À la différence de l’évaluation d’une décision de mulligan (un sujet à part, parfait pour une future rubrique), pour laquelle vous considérez une main dans le contexte d’elle-même vis-à-vis de votre deck, puis décidez de garder tout ou rien, il s’agit ici d’une décision d’un type différent et hautement intéressant. Vous décidez si une carte doit ou non rejoindre votre main actuelle.
Comment décider si vous allez la conserver ou vous en débarrasser ? C’est le sujet de notre rubrique d’aujourd’hui.
Trouver ce qui manque, exclure ce qui ne manque pas
Quand vous décidez de laisser une carte sur le dessus, alors vous choisissez un facteur connu. Quand vous la renvoyez au fond, vous optez pour une carte mystère. Pour vous aider à prendre cette décision, vous devez d’abord savoir ce que vous cherchez.
Le facteur le plus courant qui vous intéresse dans votre regard implique de déterminer ce qui manque à votre main, et de décider si oui ou non cette carte contribue à combler ce manque.
L’exemple le plus basique implique les terrains. Disons que vous gardiez une main avec quatre sorts allant de deux à quatre manas, ainsi que deux terrains dans vos deux couleurs. Le regard vous fait voir un terrain sur le dessus. Vous voulez garder ce terrain pour pouvoir lancer vos sorts à temps.
Ceci est tout aussi vrai pour l’inverse : si vous n’avez que peu de sorts, vous allez vouloir laisser un sort sur le dessus.
Mais parfois, ce n’est pas aussi simple. Admettons que vous ayez la main suivante, un peu limite, dans un deck Esprits blanc-bleu typique en Limité : Plaine, Plaine, Île, Île, Esprit de chevaucheur de tempête, Émissaire des éveillés.
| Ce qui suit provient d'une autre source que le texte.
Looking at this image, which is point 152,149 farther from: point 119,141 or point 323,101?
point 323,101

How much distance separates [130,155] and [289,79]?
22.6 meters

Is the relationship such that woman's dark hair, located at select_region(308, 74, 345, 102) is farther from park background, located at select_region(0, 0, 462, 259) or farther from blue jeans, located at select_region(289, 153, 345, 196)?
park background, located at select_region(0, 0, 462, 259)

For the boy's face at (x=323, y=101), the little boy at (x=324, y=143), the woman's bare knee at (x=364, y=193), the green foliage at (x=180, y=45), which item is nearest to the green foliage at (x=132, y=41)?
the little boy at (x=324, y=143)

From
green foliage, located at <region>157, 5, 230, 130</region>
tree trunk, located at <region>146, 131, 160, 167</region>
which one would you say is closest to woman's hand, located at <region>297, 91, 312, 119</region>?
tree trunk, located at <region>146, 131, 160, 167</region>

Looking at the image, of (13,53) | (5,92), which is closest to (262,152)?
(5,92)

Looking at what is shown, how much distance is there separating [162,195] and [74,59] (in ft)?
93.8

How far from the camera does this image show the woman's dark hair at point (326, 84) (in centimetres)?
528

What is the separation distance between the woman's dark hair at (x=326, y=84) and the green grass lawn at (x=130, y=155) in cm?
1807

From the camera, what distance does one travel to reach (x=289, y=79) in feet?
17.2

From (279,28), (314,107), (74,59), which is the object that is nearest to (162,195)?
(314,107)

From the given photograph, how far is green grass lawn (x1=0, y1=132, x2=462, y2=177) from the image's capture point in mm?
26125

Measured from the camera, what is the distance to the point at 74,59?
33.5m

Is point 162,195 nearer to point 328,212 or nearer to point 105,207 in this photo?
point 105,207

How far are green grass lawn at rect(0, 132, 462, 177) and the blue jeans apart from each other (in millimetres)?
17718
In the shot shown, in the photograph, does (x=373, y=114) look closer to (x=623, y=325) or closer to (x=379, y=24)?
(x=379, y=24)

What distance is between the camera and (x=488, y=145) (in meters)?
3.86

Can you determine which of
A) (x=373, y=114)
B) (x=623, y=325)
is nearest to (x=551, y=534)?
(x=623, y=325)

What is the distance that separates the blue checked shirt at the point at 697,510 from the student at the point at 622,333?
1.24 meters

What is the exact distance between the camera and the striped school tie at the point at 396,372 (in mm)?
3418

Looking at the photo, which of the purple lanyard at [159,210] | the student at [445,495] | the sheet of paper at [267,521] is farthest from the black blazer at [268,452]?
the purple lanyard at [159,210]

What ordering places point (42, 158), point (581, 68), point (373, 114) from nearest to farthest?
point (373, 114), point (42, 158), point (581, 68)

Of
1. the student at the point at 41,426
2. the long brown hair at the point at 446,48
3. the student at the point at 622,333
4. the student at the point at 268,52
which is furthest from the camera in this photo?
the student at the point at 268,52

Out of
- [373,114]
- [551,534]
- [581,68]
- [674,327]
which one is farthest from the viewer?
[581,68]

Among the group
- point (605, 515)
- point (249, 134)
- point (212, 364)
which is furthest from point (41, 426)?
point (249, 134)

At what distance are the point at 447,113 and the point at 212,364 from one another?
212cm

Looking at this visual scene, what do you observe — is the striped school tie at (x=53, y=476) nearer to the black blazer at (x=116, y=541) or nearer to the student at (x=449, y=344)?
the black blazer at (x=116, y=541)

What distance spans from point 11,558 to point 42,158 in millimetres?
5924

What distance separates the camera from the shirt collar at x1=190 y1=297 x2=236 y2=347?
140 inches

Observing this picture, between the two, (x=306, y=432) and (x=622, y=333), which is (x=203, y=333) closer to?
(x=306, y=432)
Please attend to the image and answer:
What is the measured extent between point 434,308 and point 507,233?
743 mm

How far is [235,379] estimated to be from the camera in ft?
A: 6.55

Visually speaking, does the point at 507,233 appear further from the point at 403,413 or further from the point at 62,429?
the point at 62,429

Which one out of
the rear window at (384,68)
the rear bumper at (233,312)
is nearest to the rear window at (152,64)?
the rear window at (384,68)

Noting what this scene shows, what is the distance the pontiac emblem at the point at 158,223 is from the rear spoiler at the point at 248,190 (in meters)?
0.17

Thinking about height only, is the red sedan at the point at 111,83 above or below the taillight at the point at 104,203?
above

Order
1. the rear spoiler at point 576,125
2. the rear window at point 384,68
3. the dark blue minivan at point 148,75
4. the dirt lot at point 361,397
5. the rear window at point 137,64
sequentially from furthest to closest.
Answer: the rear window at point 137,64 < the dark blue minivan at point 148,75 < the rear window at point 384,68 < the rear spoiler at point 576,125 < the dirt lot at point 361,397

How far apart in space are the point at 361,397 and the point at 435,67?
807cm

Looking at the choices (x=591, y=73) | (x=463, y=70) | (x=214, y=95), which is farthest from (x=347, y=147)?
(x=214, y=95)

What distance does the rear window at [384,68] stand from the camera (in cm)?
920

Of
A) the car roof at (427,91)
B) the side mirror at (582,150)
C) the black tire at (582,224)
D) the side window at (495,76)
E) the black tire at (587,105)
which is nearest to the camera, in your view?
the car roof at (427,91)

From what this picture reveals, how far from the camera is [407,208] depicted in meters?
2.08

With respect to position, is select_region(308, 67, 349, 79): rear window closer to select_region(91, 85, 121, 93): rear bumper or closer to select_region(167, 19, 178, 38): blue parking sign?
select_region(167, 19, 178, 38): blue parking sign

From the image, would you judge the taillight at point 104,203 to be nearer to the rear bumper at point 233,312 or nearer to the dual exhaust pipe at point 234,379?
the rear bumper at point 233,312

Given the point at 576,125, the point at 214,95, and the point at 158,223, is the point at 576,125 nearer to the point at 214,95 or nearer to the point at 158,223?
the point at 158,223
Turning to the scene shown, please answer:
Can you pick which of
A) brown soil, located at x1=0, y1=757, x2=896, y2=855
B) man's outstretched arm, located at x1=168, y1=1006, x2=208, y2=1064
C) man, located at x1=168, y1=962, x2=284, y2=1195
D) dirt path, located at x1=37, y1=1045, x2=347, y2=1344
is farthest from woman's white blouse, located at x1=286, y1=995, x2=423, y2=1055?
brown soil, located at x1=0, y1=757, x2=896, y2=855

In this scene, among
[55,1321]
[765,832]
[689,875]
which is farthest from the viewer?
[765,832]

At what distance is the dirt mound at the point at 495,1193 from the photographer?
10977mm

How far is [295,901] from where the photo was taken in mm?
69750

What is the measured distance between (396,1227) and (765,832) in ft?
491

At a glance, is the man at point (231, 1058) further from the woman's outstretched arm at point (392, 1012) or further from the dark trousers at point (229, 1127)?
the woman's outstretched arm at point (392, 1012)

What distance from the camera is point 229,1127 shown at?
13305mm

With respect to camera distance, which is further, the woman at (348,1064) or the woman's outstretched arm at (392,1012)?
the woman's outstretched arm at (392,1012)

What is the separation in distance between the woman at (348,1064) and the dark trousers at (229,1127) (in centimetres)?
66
Vous la gardez, puis le regard vous fait voir Porté disparu sur le dessus de votre bibliothèque.
Que faites-vous ?
Eh bien, Porté disparu, c’est un autre sort — ce qui est une bonne chose. Cependant, regardez ce qu’il fait : il ne remplit aucunement le trou dans votre main. C’est une autre carte à cinq manas. De plus, c’est une carte que vous voulez utiliser en général pour générer l’avantage avec une pioche plus rapide, non pas quelque chose qui sera avantageux si vous ne jouez rien dans les premiers tours.
Vous préfèreriez voir ce Porté disparu, eh bien… disparaître. Il vous faut dès que possible aller une carte plus bas dans votre bibliothèque pour y trouver quelque chose à jouer en début de partie. Je n’hésiterais pas vraiment à le mettre en dessous de ma bibliothèque.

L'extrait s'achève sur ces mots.